Rod Smith, Group Managing Director, International Education
Cambridge Early Years
Three years ago, a project group of colleagues from Cambridge International and Cambridge University Press Education began working on an early years project for India. It now serves as the first example of how we developed the curriculum, materials, and resources together to create a coherent approach to a whole educational area. A year and a half after launch, it has gained real traction in India and we are working together to add Early Years to the Cambridge Pathway globally. This will include curriculum, assessment and teaching and learning support.
Australian history
We published a new four book series for the state of Victoria in Australia, reflecting changes made by its curriculum authority to the syllabus for Australian History studied at years 11 and 12 to address the lack of balance between post-colonial history and indigenous history. The new syllabus design is likely to attract more students than the old due to increased national awareness of first nations peoples’ history and cultures. We took advice from the History Teachers’ Association of Victoria (HTAV) and key members of the Australian Institute of Aboriginal and Torres Strait Islander Studies (AIATSIS) and assembled a team of expert academics and teachers to author the resources led by Emeritus Professor Richard Broome AM, La Trobe University. We made a joint donation with the authors of 10 percent of net revenue to the Indigenous Reading Project, a charity that seeks to improve literacy.

Digital outlook
Cambridge International and Cambridge University Press Education have accelerated our digital readiness. Customers’ acceptance and expectation of digital delivery for assessments, teaching and intelligence has been accelerated by the pandemic.

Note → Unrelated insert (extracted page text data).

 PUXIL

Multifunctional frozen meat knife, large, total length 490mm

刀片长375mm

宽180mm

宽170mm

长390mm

Educators now see and have deeper experience of how digital can be an important part of providing resilience in the system post-pandemic and are much more open to those products.

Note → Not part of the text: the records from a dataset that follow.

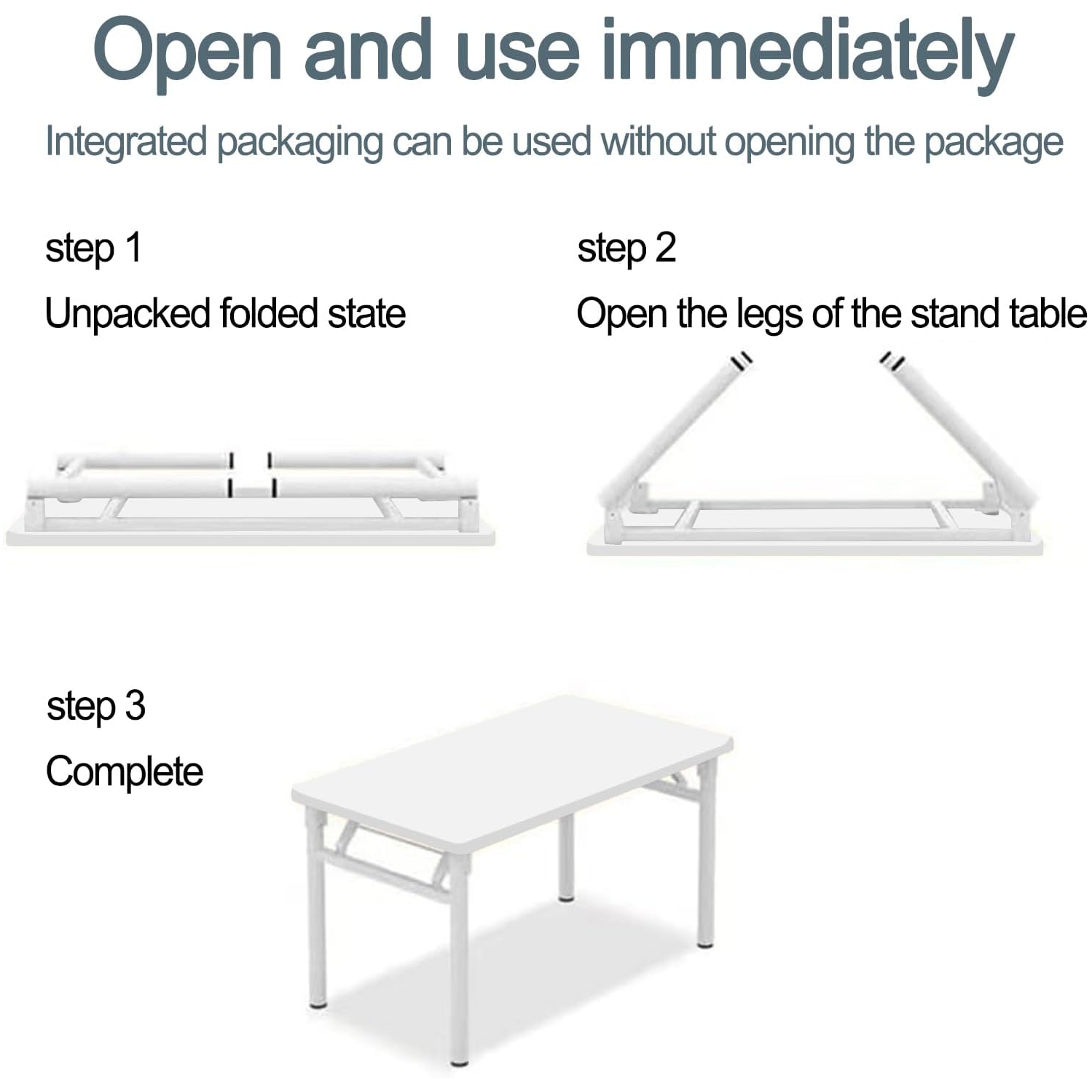 Open and use immediately

Integrated packaging can be used without opening the package

step 1

Unpacked folded state

step 2

Open the legs of the stand table

step 3

Complete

Huge improvements were made in our back-to-school digital onboarding platforms and processes which saw our customer service teams work with colleagues in Manila and Mexico to deliver around-the-clock service to drastically reduce customer inquiry wait times.

Underpinned by research
Our Assessment Research and Development group provides in-house support that is critical to the development and management of our high-quality
learning and assessment products and services in the UK and worldwide. During the year, Assessment Research and Development published a significant review of the strengths and weaknesses of comparative judgment – an emerging way of running assessments – and carried out for Sweden the biggest review there’s ever been of research on textbooks and digital materials. It conducted research on where the grades are placed in international qualifications and developed new data-driven processes for relating the assessment of different papers from one year to another.

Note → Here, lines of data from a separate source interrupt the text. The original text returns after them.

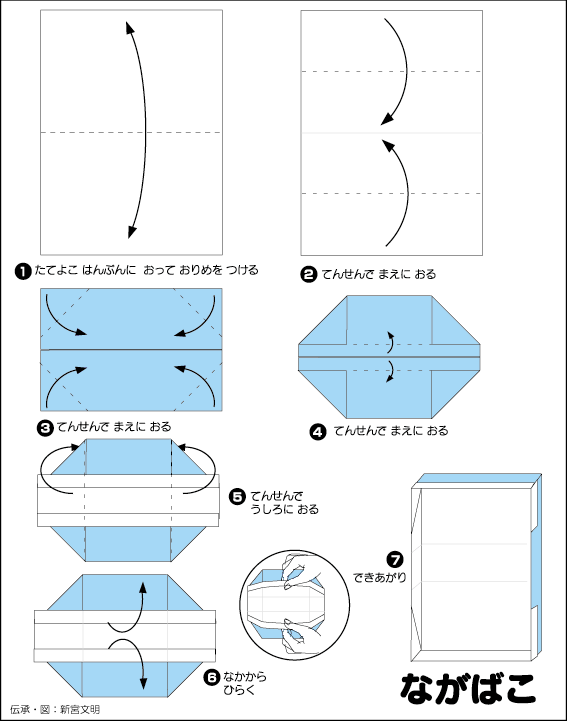 ❶ たてよこ はんぶんに おって おりめを つける

❷ てんせんで まえに おる

❸ てんせんで まえに おる

❹ てんせんで まえに おる

❺ てんせんで うしろに おる

❻ なかから ひらく

❼ できあがり

ながばこ

伝承・図：新宮文明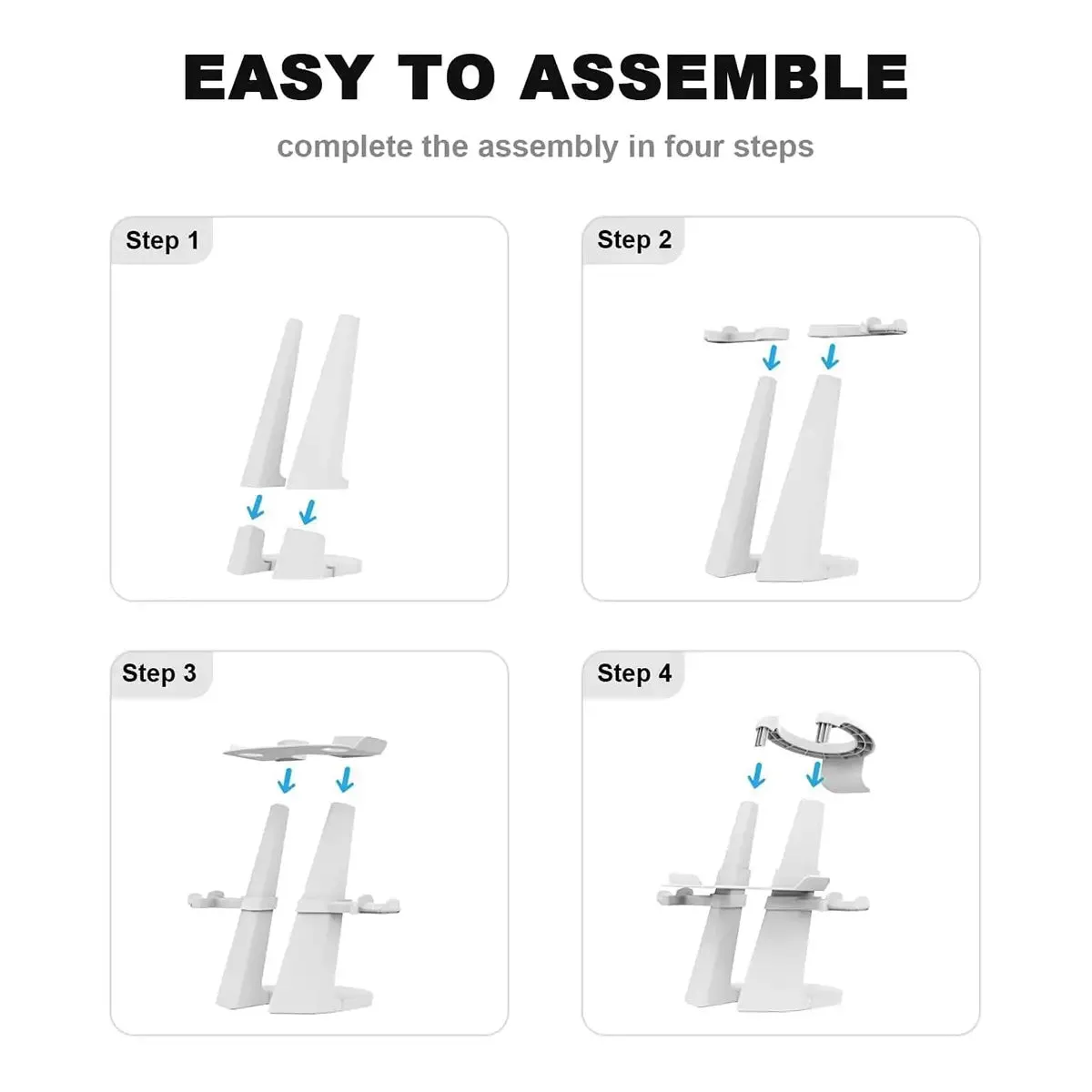 EASY TO ASSEMBLE

complete the assembly in four steps

Step 1

Step 2

Step 3

Step 4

The Cambridge Mathematics Project is a collaboration with our University’s Faculties of Mathematics and Education championing a world class mathematics education for all students from 3- to 19-years-old. Based on its popular ‘Espresso’ digests of research on mathematics teaching topics, the team published The Primary Teacher’s Maths Journeybook: A Year of Professional Learning and held its first Cambridge Maths Journey Week to celebrate and explore the team’s work. Director Lynne McClure, who has led Cambridge Mathematics since its inception, was awarded an OBE in the New Year Honours 2022 for services to education.